[Start of section]

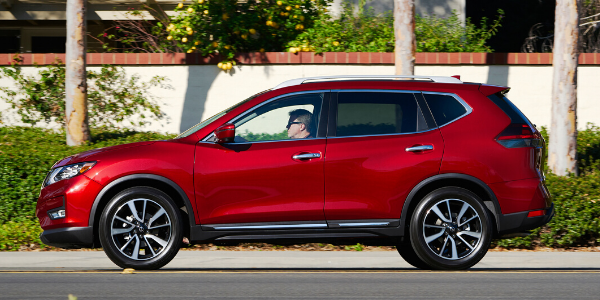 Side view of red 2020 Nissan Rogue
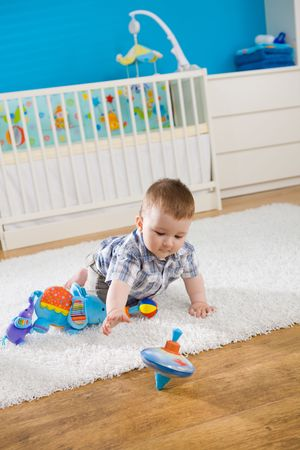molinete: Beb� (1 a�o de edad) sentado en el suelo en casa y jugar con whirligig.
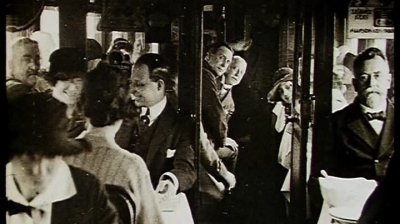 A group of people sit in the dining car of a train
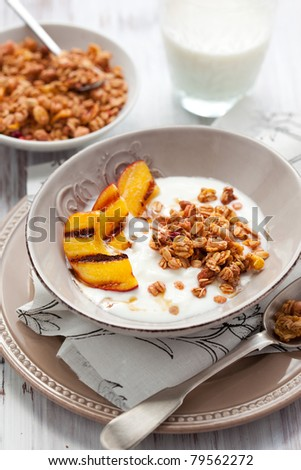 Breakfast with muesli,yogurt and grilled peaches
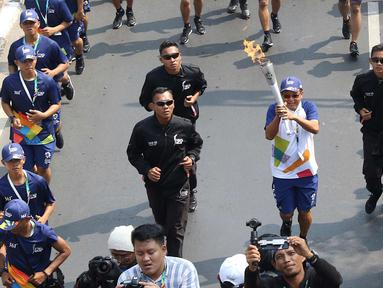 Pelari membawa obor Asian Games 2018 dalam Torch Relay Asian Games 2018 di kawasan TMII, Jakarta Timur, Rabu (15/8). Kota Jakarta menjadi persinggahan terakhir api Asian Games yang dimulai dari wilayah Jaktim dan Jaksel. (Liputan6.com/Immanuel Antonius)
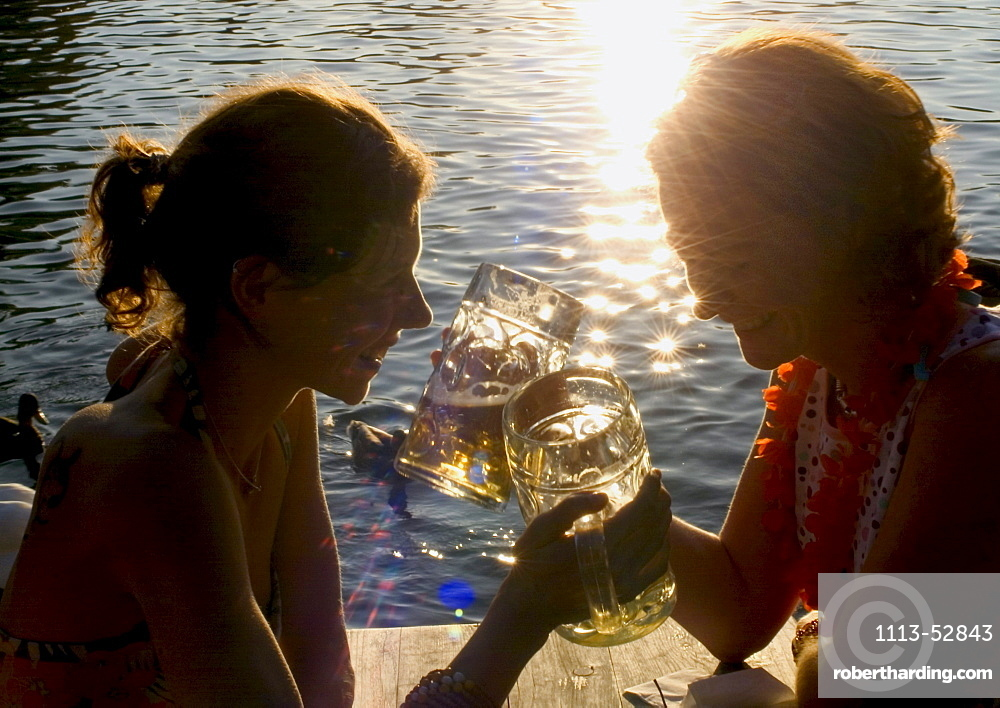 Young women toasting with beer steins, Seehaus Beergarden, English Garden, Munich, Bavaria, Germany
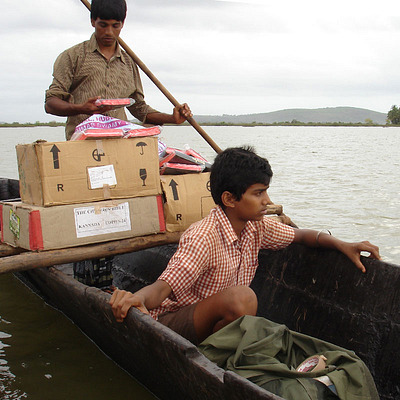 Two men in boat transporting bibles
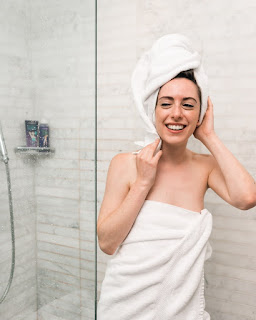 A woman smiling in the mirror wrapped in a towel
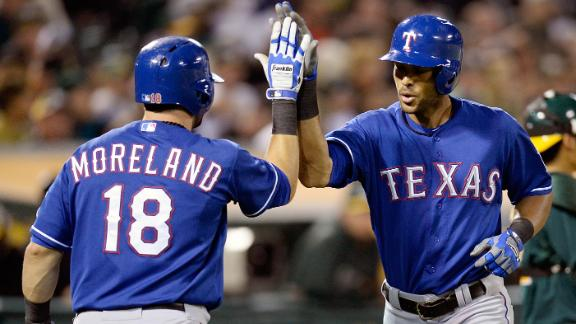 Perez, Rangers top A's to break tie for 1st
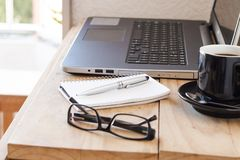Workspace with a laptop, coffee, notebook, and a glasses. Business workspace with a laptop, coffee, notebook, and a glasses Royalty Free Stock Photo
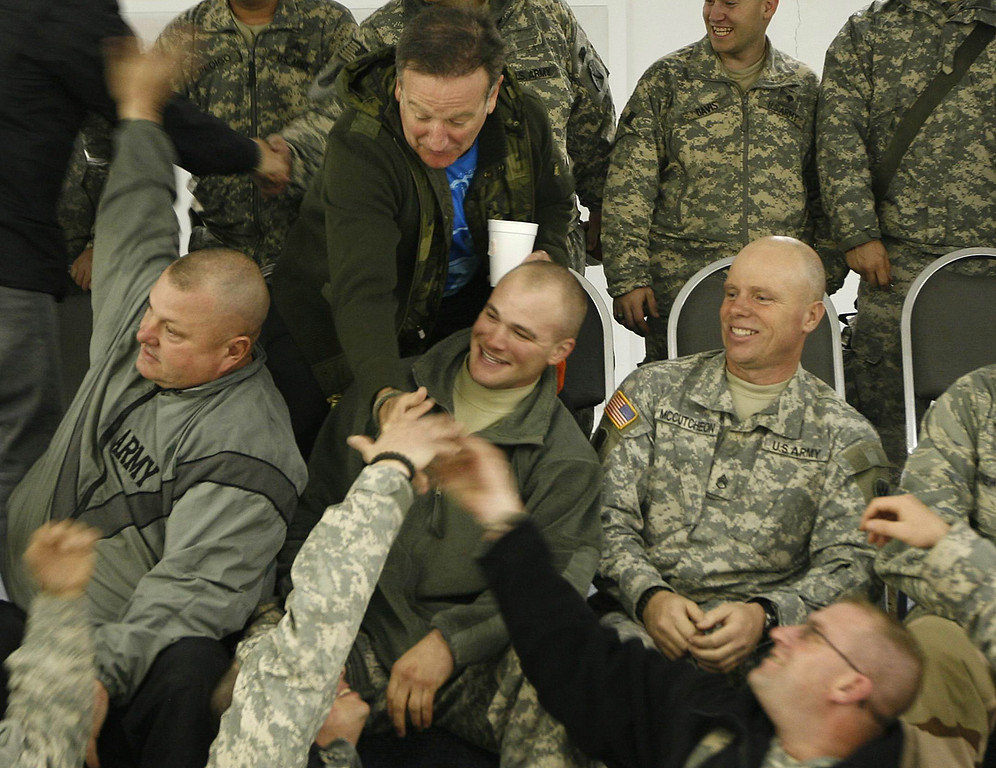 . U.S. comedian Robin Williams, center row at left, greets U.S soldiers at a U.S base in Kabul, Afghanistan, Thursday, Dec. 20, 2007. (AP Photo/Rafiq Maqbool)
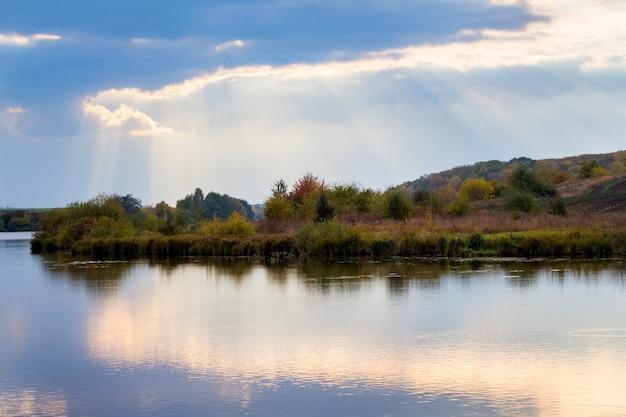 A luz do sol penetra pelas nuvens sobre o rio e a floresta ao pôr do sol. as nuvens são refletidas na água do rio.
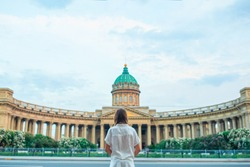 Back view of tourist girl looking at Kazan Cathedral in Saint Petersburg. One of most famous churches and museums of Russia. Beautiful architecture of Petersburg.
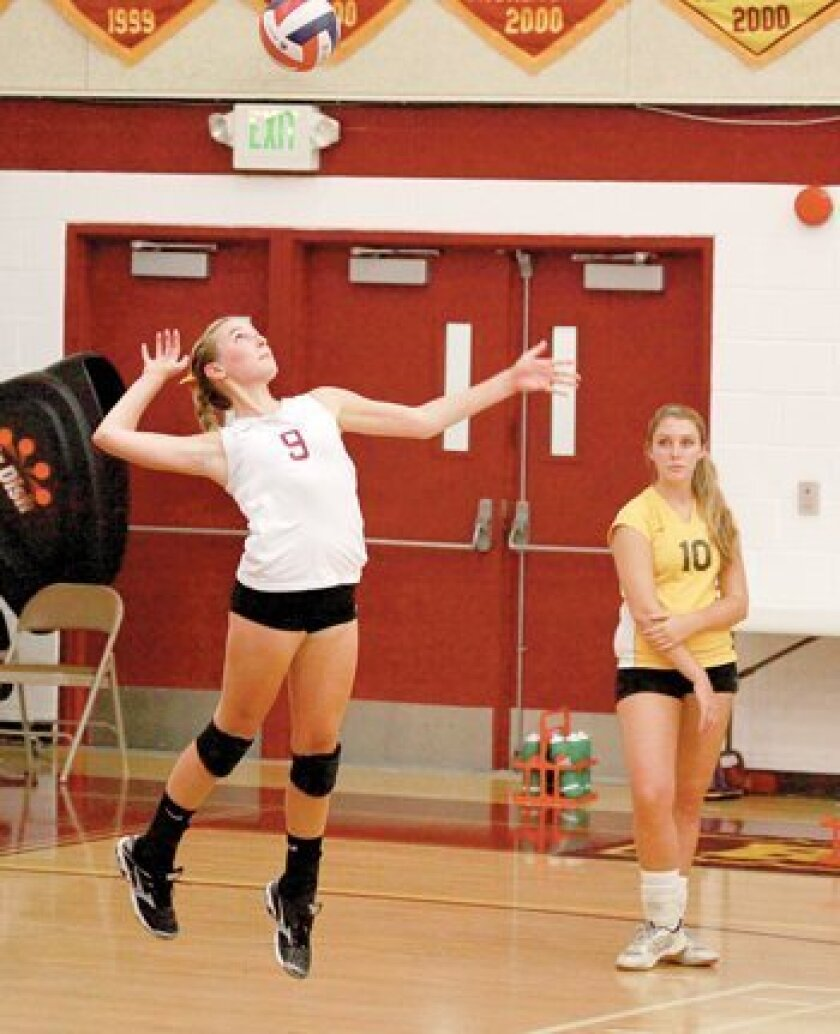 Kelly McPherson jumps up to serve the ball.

[End of section]

Task prompt:
From the line with "molinete: Beb� (1" up to and including the line with "Breakfast with muesli,yogurt" above, retype every line exactly and nothing more; leave out the pictures.

Solved problem:
molinete: Beb� (1 a�o de edad) sentado en el suelo en casa y jugar con whirligig.
 A group of people sit in the dining car of a train
 Breakfast with muesli,yogurt and grilled peaches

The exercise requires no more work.